The Student Newspaper of the University of Saint Joseph, Connecticut

Banter Bureau

Banter Bureau Advice Column: Bro Code

Dear Bro Code,

You’ve written to The Bureau saying,

“Hi, Bureau. I think I quite unfortunately have feelings for one of my friends. And that friend is single, we share the same interests and hobbies. But I don’t think this friend is into me. Instead I think they’re into a different friend entirely. Even worse, a DIFFERENT friend was into my current crush and we’ve sworn bro code over it. What do I do ):”.

Firstly, I want you to know that feelings like this are complicated. There’s nothing wrong with having a crush, in fact it can be a very beautiful thing! Admiring another person is very natural, and nothing to be ashamed about. If another friend of yours was into this person as well then they must be a very great person, and worthy of your affections. Unfortunately, the bro code does come with a heavy burden, especially if you are interested and motivated in pursuing this person romantically.

There are multiple ways you can go about this situation depending on your comfortability. If you really want to pursue this person, I would recommend speaking to your friend first. Though you’ve “sworn bro code over it,” explaining the situation to your friend in a calm, non-confrontational manner may ease some tension and allow for a path forward. If your friend no longer has feelings for this person, perhaps they’ll give you the green light to ask out the person of your interest! On the other hand, if your friend still harbors feelings for this person then you can have a conversation that clarifies the boundaries they have with you going forward. Either way, this conversation is an integral first step in navigating this complicated dilemma.

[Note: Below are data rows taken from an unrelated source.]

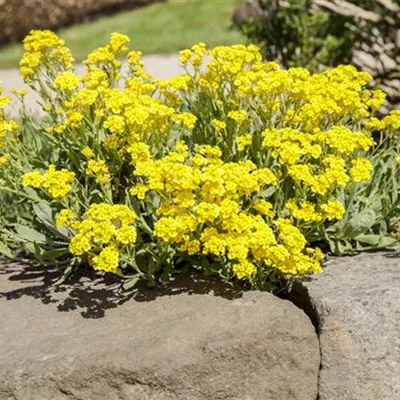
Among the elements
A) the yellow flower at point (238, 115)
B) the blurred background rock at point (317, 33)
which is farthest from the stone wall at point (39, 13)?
the yellow flower at point (238, 115)

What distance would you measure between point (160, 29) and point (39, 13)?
1.87 metres

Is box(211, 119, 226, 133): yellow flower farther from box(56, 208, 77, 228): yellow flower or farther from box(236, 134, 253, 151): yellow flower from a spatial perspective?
box(56, 208, 77, 228): yellow flower

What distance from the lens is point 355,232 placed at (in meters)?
3.30

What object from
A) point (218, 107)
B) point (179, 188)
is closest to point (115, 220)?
point (179, 188)

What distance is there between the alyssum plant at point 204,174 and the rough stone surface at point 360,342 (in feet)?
0.66

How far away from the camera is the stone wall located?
11.7 metres

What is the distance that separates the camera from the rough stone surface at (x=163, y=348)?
278 centimetres

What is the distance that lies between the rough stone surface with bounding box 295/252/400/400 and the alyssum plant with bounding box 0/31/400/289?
202 mm

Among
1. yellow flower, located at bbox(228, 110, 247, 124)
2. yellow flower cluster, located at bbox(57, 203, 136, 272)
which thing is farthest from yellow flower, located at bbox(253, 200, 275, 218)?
yellow flower cluster, located at bbox(57, 203, 136, 272)

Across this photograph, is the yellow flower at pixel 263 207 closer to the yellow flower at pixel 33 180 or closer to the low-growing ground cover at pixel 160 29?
the yellow flower at pixel 33 180

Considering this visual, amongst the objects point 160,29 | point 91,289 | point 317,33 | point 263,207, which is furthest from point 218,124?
point 160,29

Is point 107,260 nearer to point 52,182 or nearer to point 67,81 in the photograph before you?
point 52,182

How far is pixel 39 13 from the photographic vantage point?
1213 cm

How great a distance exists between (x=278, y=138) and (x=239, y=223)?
42 centimetres
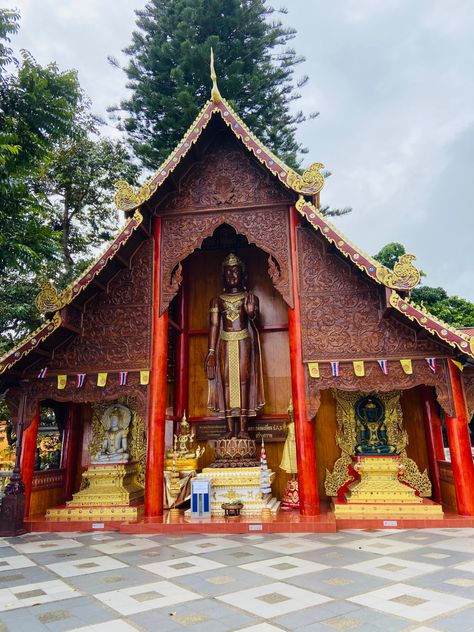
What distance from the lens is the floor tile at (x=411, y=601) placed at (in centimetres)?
291

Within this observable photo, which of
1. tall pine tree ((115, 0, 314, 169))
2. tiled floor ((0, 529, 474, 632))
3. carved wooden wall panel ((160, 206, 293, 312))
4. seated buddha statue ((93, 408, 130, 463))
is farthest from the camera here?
tall pine tree ((115, 0, 314, 169))

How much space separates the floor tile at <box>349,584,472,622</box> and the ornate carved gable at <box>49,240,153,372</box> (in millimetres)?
4314

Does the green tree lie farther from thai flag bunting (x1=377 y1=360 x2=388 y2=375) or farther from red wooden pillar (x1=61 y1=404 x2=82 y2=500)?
red wooden pillar (x1=61 y1=404 x2=82 y2=500)

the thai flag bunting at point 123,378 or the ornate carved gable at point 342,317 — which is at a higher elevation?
the ornate carved gable at point 342,317

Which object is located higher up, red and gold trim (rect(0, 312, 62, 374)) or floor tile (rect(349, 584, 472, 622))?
red and gold trim (rect(0, 312, 62, 374))

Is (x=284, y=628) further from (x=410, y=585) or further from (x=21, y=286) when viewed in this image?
(x=21, y=286)

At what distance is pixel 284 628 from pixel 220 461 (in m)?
4.34

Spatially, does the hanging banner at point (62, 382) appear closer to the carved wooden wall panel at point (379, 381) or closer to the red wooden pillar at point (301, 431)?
the red wooden pillar at point (301, 431)

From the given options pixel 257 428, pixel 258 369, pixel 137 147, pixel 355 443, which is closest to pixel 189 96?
pixel 137 147

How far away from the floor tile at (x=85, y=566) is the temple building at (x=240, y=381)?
1438mm

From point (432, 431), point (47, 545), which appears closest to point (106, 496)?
point (47, 545)

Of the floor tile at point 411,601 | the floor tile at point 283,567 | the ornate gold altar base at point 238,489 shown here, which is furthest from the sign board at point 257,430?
the floor tile at point 411,601

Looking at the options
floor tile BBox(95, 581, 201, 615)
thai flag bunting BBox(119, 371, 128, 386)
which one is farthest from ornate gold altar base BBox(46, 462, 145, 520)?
floor tile BBox(95, 581, 201, 615)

Once you have had this conversation with your friend, you have to decide whether or not to go through with your confession. Though confessing your feelings for someone can be incredibly nerve-wracking, it can also be a beautiful, vulnerable moment full of humanity and kindness. My advice is to find out if your person of interest truly has feelings for someone else before your confession. Perhaps you would be able to ask around in your friend group, or speak to the person you believe they have feelings for in order to gain their perspective. This insight will help you prepare for any outcome and may make it a bit easier for you to understand how your person of interest may react.

When confessing to the person you have feelings for, try to choose a relaxed environment. Perhaps during a regular hangout with this person, or at a coffee shop. Attempt to choose a time and place in which the person you are confessing to will not feel bombarded or trapped. Then, be honest! While you don’t exactly have to spill your guts to this person, let them know that you are interested in them and would be open to a change in your relationship from friends to something more.

Please keep in mind that all of these instructions are really just possibilities of how you move forward. If you don’t feel comfortable speaking to your friend so bluntly about the situation, or if you feel that a confession will lead to an undesirable outcome there is no need to do so! Sometimes, a crush is just a crush and there doesn’t need to be any more to it. Not taking action in this situation is just as valid as taking action. Though it’s a bit cliche, there really are plenty of fish in the sea. If this person doesn’t work out for you, keep your head up high and know that you will find a person who will!